# Voltage for running magnatraction and G+ cars?



## martybauer31 (Jan 27, 2004)

So my home track is using a variable power supply, and not the Tomy wallwarts. I know that I run G-Jets at 12 Volts, fray cars at 20, my G3 superstocks at 18.

My question is, what is the recommended voltage for the magnatraction and G+ cars? What is the voltage that the wall warts were set at with these old sets? I have tried running them at 18 volts and they just seem way faster than I remember as a kid and they are really tough to drive. I was able to run them round and round on my little AFX 12 foot crossover as a kid, but can't keep them on now on my 45 feet of track. I know I am older and maybe my trigger finger is a little slower, but geez, I'm 37, it can't be that bad yet.  

If anyone has a good answer for me that would be great.

Thanks!


----------



## dlw (Aug 17, 1999)

18V works well for Afx/XT cars, as well as G+'s


----------



## BRS Hobbies (Feb 16, 2006)

I like to run the X-Traction slot cars at 16 volts.

Best regards,
Brian


----------



## Bill Hall (Jan 6, 2007)

*Oh Marty, Not you too!*

I'm guessing your tuning skills are much improved since your youth and much like me, the old eye to hand thing is rearing it's ugly head! 37? Egads, I wish! I got hangnails older than that.  Hows the weather on the convergent plateau? Just today we've returned to 45 degrees, grey and raining on the westside- blecccc! At least I dont have to shovel it. Looking forward to coming up and meeting the crew at your next event. I'm gonna try and drag Jerry along too!


----------



## martybauer31 (Jan 27, 2004)

Bill, yeah, that is a lot of it, better tuning, slower reflexes. When I was a kid, they didn't get oiled, shoes didn't get changed, or tires, I just ran them until they didn't anymore. =) Maybe that's why they were slower... 

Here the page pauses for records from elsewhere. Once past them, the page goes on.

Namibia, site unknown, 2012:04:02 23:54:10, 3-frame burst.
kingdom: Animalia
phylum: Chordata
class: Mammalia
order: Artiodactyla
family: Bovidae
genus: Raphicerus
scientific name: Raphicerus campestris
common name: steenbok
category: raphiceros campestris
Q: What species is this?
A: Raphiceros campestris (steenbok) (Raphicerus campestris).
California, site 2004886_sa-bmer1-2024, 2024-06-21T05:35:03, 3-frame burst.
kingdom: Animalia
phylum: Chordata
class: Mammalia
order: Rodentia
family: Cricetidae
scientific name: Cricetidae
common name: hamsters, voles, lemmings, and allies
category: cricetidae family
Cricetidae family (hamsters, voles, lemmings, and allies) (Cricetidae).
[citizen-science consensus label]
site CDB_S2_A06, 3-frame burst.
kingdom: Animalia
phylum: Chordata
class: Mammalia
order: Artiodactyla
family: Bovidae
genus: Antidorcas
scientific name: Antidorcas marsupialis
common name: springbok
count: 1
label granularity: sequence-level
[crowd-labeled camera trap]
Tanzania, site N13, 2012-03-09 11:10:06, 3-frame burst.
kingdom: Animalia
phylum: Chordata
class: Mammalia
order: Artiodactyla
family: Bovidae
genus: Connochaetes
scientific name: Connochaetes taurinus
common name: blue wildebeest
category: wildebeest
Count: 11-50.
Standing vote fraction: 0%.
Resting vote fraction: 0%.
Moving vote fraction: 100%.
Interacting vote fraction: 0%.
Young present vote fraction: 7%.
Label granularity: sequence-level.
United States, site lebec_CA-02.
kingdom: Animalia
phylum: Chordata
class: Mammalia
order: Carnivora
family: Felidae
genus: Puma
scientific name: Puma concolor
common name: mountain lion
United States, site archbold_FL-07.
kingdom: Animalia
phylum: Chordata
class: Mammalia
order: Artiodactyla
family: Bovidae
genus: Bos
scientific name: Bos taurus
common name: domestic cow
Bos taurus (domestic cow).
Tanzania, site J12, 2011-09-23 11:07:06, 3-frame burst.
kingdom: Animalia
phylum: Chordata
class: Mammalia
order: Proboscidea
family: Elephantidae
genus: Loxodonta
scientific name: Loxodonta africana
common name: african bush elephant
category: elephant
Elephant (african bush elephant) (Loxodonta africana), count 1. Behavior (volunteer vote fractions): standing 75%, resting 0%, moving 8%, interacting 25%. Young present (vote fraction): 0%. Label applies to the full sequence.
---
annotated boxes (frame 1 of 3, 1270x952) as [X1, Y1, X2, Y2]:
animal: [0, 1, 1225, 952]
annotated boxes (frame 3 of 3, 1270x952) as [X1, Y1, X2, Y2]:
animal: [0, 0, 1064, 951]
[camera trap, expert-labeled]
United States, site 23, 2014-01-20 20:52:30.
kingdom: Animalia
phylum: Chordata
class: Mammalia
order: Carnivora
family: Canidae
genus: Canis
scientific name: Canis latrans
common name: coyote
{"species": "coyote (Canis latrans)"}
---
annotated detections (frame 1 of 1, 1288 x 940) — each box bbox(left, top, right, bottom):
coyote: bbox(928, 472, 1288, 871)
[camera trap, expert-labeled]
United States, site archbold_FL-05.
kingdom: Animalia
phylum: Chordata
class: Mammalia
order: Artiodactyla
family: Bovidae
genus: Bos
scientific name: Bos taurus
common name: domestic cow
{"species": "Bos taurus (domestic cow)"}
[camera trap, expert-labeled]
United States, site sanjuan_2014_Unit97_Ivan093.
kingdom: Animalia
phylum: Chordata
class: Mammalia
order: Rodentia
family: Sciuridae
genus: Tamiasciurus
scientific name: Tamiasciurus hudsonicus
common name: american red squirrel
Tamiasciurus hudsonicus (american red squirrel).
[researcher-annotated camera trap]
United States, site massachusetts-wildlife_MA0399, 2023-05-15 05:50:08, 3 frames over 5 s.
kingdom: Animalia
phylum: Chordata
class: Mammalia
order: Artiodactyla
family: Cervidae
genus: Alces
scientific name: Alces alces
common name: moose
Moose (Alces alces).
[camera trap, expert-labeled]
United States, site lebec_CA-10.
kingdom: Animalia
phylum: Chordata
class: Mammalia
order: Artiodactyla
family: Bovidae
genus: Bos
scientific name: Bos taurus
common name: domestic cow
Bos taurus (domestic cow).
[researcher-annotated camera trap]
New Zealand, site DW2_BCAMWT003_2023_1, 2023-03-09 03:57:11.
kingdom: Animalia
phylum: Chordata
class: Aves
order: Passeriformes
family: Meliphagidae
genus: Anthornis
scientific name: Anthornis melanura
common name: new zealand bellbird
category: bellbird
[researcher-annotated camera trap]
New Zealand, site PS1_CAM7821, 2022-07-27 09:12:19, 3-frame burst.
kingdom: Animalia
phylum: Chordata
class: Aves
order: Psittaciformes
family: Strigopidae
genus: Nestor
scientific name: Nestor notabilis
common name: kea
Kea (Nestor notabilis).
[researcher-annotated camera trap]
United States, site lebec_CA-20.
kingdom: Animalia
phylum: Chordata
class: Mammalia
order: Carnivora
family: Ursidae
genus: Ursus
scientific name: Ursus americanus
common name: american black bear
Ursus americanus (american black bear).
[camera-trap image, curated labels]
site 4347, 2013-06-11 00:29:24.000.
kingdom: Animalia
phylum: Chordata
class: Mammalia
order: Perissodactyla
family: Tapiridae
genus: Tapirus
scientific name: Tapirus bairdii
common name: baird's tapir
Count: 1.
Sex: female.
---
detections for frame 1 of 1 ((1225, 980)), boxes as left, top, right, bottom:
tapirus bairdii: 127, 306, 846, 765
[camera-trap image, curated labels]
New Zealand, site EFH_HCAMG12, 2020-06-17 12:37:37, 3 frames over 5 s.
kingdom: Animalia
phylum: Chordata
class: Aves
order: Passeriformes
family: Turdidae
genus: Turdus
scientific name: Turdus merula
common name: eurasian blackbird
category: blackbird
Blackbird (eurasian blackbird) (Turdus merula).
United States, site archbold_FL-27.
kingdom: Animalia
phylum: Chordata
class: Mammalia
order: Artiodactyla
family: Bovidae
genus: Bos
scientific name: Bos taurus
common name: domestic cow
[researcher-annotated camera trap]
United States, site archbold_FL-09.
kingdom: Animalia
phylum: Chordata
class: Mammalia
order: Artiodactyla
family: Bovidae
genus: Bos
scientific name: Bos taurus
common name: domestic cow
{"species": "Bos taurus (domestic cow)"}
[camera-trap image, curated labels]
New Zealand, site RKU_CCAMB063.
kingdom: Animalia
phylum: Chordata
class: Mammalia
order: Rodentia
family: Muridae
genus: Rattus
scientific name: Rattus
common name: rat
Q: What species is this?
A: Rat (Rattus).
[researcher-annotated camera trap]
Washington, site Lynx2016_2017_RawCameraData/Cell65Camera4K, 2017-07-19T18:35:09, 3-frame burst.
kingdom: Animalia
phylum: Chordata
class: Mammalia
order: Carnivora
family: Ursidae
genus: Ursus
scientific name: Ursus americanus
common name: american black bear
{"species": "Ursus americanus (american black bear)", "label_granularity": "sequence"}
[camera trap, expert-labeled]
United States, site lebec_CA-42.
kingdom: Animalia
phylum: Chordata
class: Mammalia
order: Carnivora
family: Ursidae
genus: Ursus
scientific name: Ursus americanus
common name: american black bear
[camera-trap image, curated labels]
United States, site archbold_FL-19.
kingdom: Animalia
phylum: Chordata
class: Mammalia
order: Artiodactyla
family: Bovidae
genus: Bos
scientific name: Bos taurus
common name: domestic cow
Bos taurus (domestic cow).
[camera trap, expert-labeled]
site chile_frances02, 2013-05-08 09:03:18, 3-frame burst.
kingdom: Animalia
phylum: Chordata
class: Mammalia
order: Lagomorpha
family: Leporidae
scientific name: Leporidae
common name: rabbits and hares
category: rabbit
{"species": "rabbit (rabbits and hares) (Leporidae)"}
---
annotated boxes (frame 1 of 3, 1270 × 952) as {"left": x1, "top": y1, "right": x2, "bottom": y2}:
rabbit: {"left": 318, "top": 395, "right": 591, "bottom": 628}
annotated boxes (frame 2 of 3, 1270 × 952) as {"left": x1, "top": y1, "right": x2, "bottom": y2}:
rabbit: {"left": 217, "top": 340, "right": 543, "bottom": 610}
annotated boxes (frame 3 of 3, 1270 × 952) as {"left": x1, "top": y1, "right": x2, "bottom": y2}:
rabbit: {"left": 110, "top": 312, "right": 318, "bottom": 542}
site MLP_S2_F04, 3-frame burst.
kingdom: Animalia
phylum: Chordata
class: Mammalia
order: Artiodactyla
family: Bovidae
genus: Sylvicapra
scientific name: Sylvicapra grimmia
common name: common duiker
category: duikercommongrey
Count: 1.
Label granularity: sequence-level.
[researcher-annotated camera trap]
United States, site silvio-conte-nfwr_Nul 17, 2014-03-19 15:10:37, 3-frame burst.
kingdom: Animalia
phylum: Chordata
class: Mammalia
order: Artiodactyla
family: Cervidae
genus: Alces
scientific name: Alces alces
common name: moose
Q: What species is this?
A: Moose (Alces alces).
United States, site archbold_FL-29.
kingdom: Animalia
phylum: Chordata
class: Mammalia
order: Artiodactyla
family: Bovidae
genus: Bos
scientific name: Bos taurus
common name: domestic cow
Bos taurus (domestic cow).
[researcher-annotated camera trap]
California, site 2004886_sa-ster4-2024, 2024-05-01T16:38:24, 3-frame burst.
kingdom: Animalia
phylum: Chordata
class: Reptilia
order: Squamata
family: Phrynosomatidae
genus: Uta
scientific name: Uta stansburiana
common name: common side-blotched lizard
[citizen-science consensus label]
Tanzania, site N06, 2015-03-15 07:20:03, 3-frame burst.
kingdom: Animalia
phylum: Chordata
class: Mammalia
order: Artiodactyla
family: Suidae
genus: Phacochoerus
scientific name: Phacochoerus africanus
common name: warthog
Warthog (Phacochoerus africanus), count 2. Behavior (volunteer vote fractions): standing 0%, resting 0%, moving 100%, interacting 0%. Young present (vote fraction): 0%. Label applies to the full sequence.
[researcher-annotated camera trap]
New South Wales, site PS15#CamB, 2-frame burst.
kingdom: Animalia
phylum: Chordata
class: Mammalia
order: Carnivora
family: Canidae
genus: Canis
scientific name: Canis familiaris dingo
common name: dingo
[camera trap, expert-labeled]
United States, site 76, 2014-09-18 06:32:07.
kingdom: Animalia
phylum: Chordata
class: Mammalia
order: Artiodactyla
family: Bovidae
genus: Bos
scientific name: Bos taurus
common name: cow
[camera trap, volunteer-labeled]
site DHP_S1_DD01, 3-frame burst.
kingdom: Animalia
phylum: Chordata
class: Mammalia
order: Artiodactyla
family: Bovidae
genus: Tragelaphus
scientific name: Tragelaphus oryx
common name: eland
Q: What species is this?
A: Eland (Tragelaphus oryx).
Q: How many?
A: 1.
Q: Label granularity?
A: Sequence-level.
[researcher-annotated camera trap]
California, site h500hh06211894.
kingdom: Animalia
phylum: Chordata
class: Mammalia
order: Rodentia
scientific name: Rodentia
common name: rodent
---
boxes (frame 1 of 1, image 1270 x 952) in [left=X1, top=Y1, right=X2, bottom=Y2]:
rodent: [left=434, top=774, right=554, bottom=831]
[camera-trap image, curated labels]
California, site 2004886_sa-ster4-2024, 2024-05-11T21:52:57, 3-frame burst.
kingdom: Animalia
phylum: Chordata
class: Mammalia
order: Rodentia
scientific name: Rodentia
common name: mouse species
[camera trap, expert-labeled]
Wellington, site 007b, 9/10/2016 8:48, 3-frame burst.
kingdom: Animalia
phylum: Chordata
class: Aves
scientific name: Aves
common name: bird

I tried running them at 16 volts like Brian mentioned and they were a lot more drivable, seems like a pretty good setting to me.

As for weather, Maple Valley is just about done with the snow on the ground, we still have a snowman hanging on for dear life inthe fron yard though. You definitely need to come to Deans place next month for the race, he has a great track and it's always a good time!


----------



## mikeponiatowski (Jan 24, 2006)

martybauer31 said:


> Bill, yeah, that is a lot of it, better tuning, slower reflexes. When I was a kid, they didn't get oiled, shoes didn't get changed, or tires, I just ran them until they didn't anymore. =) Maybe that's why they were slower...
> 
> I tried running them at 16 volts like Brian mentioned and they were a lot more drivable, seems like a pretty good setting to me.
> 
> As for weather, Maple Valley is just about done with the snow on the ground, we still have a snowman hanging on for dear life inthe fron yard though. You definitely need to come to Deans place next month for the race, he has a great track and it's always a good time!


 I have had this same question for a while and after reading this thread. I had been running at 18 volts for quite a while and the cars seemed way too fast. I spent some time last night with my G+ cars experimenting with voltage. I agree with all the 16 volts for Aurora G+ provides the best combination of speed and handling. 

Thanks to all.


----------



## Scafremon (Dec 11, 2006)

Here are my thoughts:

My Tomy wall warts put out 20.5 volts with no load (no cars running).

The wall wart is rated 7VA (Volts x Amps = 7), so when a car is drawing current, the voltage drops accordingly, and the 7VA is not exceeded.

If a G+ draws anywhere from 1 to 4 amps, then the wall wart is providing it with a voltage range of 7 volts to 1.75 volts, to maintain the 7VA output from the power supply.

With a constant 18 volts, the car will be getting anywhere from 18VA to 72VA.

I think the above is correct, but I could be wrong.


----------



## mikeponiatowski (Jan 24, 2006)

I agree it would be difficult to run tests at variable voltages with wall warts.

My test on the G+ cars was done using a variable Trakmate power supply (1 - 30 volts, 10 amp) used on a 38 foot four lane track so there was no guesswork regarding voltage.


----------